Government officials say placing the corridor under an independent regulator would strengthen a multi-user framework, allowing mining, agriculture, forestry and freight companies to share access to the rail network under transparent rules.
The railway is also expected to benefit from upgrades tied to Ivanhoe Atlantic’s proposed Liberty Corridor project, which aims to expand cross-border mineral exports. Authorities say coordinated oversight could help position the line as a regional transport hub for critical minerals and other commodities.
Safety and Infrastructure Concerns
The push for reform follows concerns over safety and maintenance standards under previous private management. There have been reports of collisions, infrastructure deterioration and weakened track components along the Yekepa-Buchanan line.

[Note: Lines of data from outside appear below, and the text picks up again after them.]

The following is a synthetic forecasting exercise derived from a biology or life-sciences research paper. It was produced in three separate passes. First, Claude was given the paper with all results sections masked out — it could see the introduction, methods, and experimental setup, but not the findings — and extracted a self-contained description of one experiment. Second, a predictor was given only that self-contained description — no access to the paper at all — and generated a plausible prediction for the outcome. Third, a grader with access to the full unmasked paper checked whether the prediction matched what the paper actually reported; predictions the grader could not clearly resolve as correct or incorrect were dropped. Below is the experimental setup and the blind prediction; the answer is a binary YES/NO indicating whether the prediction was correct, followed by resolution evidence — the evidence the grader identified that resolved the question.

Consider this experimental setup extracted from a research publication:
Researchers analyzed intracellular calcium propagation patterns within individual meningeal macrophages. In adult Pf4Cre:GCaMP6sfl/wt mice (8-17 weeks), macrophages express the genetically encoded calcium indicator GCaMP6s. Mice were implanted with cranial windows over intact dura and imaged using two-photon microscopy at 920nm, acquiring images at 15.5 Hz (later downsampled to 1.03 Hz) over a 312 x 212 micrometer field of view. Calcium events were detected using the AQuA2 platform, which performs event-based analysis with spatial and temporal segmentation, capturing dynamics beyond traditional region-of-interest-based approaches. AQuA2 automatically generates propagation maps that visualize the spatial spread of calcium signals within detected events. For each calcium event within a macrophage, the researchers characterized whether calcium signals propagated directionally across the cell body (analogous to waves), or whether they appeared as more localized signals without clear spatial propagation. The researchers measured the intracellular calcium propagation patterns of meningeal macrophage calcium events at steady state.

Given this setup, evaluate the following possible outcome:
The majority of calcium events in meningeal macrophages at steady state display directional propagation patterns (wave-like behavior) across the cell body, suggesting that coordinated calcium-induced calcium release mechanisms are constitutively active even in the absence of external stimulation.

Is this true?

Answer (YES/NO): YES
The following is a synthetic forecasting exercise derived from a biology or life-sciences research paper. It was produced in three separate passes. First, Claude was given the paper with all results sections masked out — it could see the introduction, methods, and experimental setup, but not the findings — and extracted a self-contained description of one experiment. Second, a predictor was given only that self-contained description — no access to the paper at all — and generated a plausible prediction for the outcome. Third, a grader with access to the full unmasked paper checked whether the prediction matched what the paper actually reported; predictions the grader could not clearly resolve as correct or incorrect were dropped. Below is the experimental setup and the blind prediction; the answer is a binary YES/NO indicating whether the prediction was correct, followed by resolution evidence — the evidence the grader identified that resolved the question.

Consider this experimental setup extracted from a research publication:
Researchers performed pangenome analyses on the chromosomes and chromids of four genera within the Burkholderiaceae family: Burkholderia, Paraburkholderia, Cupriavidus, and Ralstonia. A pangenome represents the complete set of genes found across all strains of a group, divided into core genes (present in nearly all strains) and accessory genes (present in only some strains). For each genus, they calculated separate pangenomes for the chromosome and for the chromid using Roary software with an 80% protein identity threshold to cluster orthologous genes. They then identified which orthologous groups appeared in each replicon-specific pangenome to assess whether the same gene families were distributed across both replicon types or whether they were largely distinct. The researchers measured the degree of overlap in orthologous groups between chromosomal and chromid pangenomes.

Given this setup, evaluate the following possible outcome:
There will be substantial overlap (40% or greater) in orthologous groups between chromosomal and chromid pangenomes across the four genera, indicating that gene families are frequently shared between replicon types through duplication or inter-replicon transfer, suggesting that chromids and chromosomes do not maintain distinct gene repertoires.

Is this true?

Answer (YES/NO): NO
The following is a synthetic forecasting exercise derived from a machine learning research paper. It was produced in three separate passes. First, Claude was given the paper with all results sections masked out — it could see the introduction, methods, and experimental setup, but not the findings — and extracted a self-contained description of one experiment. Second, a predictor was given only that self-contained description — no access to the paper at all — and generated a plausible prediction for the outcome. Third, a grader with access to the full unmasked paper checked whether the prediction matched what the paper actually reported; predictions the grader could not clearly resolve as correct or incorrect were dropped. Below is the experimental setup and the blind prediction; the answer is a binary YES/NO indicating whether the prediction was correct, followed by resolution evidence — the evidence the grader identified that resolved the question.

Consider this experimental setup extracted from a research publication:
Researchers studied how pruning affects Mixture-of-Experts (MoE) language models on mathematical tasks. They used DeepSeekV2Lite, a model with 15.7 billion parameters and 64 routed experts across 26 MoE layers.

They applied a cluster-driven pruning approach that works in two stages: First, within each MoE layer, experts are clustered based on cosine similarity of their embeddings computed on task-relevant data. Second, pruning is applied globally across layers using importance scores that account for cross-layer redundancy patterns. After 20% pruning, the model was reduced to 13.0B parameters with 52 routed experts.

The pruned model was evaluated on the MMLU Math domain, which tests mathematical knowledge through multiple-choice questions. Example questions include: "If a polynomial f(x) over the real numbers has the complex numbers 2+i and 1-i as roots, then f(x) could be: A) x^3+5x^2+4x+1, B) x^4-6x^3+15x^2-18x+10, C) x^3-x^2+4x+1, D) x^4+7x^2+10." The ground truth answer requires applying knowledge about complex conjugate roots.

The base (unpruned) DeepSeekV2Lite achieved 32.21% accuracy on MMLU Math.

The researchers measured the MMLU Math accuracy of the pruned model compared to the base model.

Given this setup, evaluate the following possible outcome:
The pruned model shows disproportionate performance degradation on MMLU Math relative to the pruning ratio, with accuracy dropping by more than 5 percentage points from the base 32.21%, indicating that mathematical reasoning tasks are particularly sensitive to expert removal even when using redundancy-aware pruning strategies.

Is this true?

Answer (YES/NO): NO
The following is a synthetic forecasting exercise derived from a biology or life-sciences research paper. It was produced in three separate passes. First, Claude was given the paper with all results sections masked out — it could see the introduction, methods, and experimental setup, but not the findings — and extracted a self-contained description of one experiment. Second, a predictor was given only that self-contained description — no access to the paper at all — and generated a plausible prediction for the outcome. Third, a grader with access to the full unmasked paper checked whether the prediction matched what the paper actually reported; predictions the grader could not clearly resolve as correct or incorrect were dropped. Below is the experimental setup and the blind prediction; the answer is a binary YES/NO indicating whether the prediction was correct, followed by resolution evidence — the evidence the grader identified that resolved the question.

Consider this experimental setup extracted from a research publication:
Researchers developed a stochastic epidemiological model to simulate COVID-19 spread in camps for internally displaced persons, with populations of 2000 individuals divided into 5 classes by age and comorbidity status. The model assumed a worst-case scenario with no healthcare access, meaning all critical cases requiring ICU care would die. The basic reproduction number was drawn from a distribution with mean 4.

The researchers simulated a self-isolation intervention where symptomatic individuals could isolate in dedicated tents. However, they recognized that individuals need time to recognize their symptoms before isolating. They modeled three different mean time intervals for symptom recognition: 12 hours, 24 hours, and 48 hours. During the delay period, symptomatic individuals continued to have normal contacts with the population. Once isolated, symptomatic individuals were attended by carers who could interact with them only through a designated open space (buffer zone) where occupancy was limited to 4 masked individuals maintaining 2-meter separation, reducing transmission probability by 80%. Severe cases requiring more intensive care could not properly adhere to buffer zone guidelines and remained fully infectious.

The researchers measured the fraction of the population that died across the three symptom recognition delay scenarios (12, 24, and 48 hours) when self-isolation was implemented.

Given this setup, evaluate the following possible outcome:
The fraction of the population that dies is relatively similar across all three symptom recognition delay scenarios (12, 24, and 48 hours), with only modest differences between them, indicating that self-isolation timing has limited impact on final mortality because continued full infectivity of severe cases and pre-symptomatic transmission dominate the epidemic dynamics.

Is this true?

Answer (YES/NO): NO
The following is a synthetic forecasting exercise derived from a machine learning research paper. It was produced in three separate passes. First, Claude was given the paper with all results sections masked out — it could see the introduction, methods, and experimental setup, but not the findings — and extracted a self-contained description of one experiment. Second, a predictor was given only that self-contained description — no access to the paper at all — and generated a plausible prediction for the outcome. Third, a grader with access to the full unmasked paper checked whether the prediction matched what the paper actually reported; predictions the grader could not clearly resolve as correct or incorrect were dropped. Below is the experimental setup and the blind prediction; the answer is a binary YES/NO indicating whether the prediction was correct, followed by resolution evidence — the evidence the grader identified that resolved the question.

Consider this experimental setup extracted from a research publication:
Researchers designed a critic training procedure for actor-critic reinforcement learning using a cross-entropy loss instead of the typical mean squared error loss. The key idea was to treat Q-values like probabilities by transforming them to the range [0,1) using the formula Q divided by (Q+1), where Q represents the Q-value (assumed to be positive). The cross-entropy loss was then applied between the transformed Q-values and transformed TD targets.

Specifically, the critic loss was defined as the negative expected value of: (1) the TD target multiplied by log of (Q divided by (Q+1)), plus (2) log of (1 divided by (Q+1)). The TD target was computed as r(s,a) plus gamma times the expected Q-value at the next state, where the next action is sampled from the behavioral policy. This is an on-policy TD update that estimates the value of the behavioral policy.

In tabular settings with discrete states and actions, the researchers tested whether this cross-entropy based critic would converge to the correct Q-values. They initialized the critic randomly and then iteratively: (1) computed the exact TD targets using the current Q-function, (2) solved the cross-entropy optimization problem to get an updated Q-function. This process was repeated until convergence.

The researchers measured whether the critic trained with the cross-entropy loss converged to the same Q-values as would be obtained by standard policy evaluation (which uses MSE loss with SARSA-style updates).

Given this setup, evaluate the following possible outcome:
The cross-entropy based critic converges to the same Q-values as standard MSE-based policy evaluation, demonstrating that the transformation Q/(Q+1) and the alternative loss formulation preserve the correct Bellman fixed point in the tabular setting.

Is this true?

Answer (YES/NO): YES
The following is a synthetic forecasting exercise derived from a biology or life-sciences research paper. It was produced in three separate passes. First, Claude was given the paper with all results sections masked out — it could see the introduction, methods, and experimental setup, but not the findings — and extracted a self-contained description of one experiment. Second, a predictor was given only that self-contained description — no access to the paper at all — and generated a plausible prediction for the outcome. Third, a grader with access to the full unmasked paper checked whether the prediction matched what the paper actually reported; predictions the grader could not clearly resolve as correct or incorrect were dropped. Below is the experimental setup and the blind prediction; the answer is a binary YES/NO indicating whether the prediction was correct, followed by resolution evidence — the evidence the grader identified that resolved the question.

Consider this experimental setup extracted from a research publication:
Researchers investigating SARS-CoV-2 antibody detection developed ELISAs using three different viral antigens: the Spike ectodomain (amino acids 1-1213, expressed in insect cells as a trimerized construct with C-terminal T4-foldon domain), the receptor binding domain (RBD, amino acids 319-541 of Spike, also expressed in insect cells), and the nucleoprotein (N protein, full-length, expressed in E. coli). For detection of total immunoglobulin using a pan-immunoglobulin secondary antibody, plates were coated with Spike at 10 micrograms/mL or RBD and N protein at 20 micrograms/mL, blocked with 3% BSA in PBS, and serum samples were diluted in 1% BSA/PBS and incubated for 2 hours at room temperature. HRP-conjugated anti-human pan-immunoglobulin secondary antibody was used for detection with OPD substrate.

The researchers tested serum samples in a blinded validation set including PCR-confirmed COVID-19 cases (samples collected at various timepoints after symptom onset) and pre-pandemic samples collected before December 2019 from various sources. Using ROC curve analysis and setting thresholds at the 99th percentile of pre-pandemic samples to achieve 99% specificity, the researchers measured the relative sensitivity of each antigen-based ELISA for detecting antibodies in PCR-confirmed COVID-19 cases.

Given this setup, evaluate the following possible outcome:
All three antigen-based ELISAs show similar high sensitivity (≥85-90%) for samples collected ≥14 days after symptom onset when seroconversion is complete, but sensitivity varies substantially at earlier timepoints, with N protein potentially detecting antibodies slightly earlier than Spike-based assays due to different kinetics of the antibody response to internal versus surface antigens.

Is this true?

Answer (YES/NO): NO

Under the new structure, the National Rail Authority would set uniform health and safety standards, require routine inspections and enforce emergency preparedness protocols. Officials say independent monitoring would reduce the risk of accidents while ensuring consistent track maintenance and clear operational guidelines.
The administration also expects that a regulated multi-user system could attract new investors to finance long-term rehabilitation of Liberia’s rail infrastructure.
Promoting Competition and Accountability
Supporters of the plan say the authority would curb monopolistic control of essential infrastructure by prohibiting exclusive access agreements and anti-competitive pricing practices.
By mandating open access and transparent fee structures, the government hopes to encourage competition and prevent rail operations from serving only a single concessionaire’s commercial interests. The authority would also be empowered to set performance benchmarks, review financial disclosures and impose sanctions for noncompliance.
Analysts say stronger oversight could improve corporate accountability, particularly in areas such as environmental protection, labor standards and community relations.
A Broader Economic Strategy
Liberia’s economy remains heavily dependent on extractive industries, making efficient transport corridors vital for export growth. The administration argues that restructuring rail governance is essential to unlocking broader industrial expansion and regional trade integration.
While details of the transition timeline have yet to be fully outlined, officials say accelerating the establishment of the National Rail Authority is critical to ensuring that Liberia’s rail assets are managed transparently, safely and in the long-term national interest.
If implemented effectively, the reform could mark a significant shift in how infrastructure is governed in West Africa, and signal a broader effort to balance private investment with public oversight in pursuit of sustainable economic growth.